Fr, 20. Oktober 2017

Aus drei Teilen

02.12.2014 10:19

„Puzzlephone“: Modulares Finnen-Handy kommt 2015

2015 könnte das Jahr der modularen Smartphones werden. Neben Googles Project Ara, das der Nutzer mit zahlreichen Steckmodulen an seine Erfordernisse anpassen kann, kommt mit dem "Puzzlephone" noch ein zweites aufrüstbares Handy auf den Markt. Das Gerät aus Finnland ist einfacher gehalten als die Google-Variante und besteht aus drei Teilen: Rückgrat, Hirn und Herz.

Beim Rückgrat handelt es sich um Gehäuse, Lautsprecher und Bildschirm des Smartphones. Es verfügt an der Rückseite über zwei Einschübe für weitere Module. Einer ist für das Hirn des Smartphones vorgesehen und kann mit Modulen versehen werden, die Kamera und CPU enthalten. Das zweite Modul, das an der Rückseite eingeschoben werden kann, enthält die restliche Elektronik und den Akku. Die Macher des Puzzlephone nennen diesen Teil Herz.

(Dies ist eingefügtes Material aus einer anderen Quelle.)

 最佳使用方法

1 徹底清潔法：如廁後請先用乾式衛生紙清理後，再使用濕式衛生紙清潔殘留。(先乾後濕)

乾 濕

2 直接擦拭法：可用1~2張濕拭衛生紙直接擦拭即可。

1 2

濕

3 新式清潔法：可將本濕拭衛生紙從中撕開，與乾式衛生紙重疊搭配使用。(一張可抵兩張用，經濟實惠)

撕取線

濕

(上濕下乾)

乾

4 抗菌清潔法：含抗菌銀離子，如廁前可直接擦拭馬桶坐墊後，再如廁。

Aufrüsten statt neu kaufen
Der Hintergedanke beim Puzzlephone, aber auch anderen Projekten wie Project Ara: Manche Teile in einem Smartphone veralten schneller als andere, mit aktuellen Smartphones muss aber trotzdem immer das ganze Gerät ersetzt werden, wenn man aufrüsten möchte. Modulare Smartphones lösen dieses Problem, indem sie es dem Nutzer gestatten, nur das zu ersetzen, was er wirklich braucht. Sie funktionieren also im Grunde wie ein aufrüstbarer PC, bei dem man Einzelteile ersetzt.

Wie das IT-Portal "The Next Web" berichtet, soll das Puzzlephone schon nächstes Jahr auf den Markt kommen. Einheitliche Hardware-Standards für die Module sollen wie bei Project Ara dafür sorgen, dass Dritthersteller problemlos eigene Komponenten für das Puzzlephone entwickeln können. Ganz so viel gestalterische Freiheit wie die Google-Konkurrenz mit ihren Mini-Modulen wird das Gerät zwar nicht bieten, dafür ist der lediglich dreiteilige Ansatz des Puzzlephones wohl der benutzerfreundlichere.